Between 3500 and 4000 species of cockroaches have been identified, with one relatively simple classification scheme dividing this group into five families as follows:
• Cryptocercidae is the most primitive family and consists of one genus with fewer than 10 species. These cockroaches live as isolated family groups in decaying logs and occur in the United States, Korea, China, and Russia. They are large, reddish brown insects that are wingless at adults.
• Blattidae is a diverse family with many genera and hundreds of species. Those classified as Periplaneta and Blatta are widely distributed, while other genera are more regional. They are large insects that tend to live outdoors. Several species are referred to locally as palmetto bugs.

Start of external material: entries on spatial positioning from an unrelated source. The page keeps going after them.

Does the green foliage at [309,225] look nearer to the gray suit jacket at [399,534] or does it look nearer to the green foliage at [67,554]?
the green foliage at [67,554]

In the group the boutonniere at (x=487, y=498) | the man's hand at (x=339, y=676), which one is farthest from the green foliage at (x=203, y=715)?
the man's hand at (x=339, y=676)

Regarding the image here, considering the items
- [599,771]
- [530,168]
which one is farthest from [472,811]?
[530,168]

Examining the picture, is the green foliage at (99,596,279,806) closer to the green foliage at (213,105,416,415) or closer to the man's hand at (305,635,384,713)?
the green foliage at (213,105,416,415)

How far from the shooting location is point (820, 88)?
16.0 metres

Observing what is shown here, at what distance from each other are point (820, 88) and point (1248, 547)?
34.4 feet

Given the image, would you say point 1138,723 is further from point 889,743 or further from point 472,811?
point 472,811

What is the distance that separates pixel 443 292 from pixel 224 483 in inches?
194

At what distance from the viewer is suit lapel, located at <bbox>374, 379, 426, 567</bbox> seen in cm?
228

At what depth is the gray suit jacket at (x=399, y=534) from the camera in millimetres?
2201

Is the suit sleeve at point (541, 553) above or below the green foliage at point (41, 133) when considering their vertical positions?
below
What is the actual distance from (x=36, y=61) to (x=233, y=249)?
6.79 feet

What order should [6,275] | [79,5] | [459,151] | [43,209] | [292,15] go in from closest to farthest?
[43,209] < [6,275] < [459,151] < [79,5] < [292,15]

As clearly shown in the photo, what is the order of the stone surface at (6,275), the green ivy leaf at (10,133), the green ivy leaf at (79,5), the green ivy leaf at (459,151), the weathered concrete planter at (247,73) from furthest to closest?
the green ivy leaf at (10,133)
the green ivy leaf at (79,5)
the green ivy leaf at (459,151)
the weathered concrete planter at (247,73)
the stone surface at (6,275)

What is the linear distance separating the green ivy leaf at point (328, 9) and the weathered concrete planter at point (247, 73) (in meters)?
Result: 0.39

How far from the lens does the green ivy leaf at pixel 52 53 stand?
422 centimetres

• Blattellidae is also a diverse family with many genera and around 1000 species. These cockroaches are widely distributed in the world but are concentrated in the tropics and subtropics. Blattellids are mostly small outdoor cockroaches, including those called wood cockroaches. The genus Blattella contains the German cockroach.
• Blaberidae is the largest family of cockroaches, with dozens of genera and more than 2000 species. These insects are widely distributed outdoors in tropical and subtropical regions. Some members of the genus Blaberus are extremely large, reaching more than 80 mm in length. These are the most highly evolved cockroaches, having developed the ability to incubate their eggs internally and, in some species, to nourish them.
• Polyphagidae is a small family with only a few described genera and 100 to 200 species. Females of most species are wingless. These cockroaches are widely distributed in harsh environments, such as deserts and other arid climates. Some members of the genus Arenivaga have evolved structures that can absorb moisture from humid air.
Other, more complex, classification schemes for cockroaches also exist, indicating that the subject is not entirely settled. In addition, insect collections from formerly unexplored locations often include many undescribed cockroach species. Thus, it is likely that the total number of extant species is much higher than the figures just given. Indeed, the vast majority of cockroaches live in the tropical regions of the world, many of which have not been adequately assessed to establish the diversity of insect life, including cockroaches, occurring there.
Cockroaches, being hemimetabolous insects, have egg, nymph, and adult stages and grow through a series of molts. They vary greatly in size, ranging from a few millimeters to over 100 mm in length. Many cockroaches are dark brown, but some are black or tan, and others show a surprising amount of color variation and cuticular color patterns. Most species have four wings as adults, and some are capable of rapid, sustained flight; others are wingless or have wings that are variously reduced in size. The majority of species are either nocturnal (or are hidden from view because of where they live), but some are diurnal. Cockroaches occupy diverse habitats, such as among or under dead or decaying leaves, under stones or rubbish, under the bark of trees, under drift materials near beaches, on flowers, leaves, grass, or brush, in the canopy of tall trees, in caves or burrows, in the nests of ants, wasps, or termites, in semiaquatic environments, and burrowing in wood. Thus, the common view of cockroaches as pests is not representative of the group as a whole.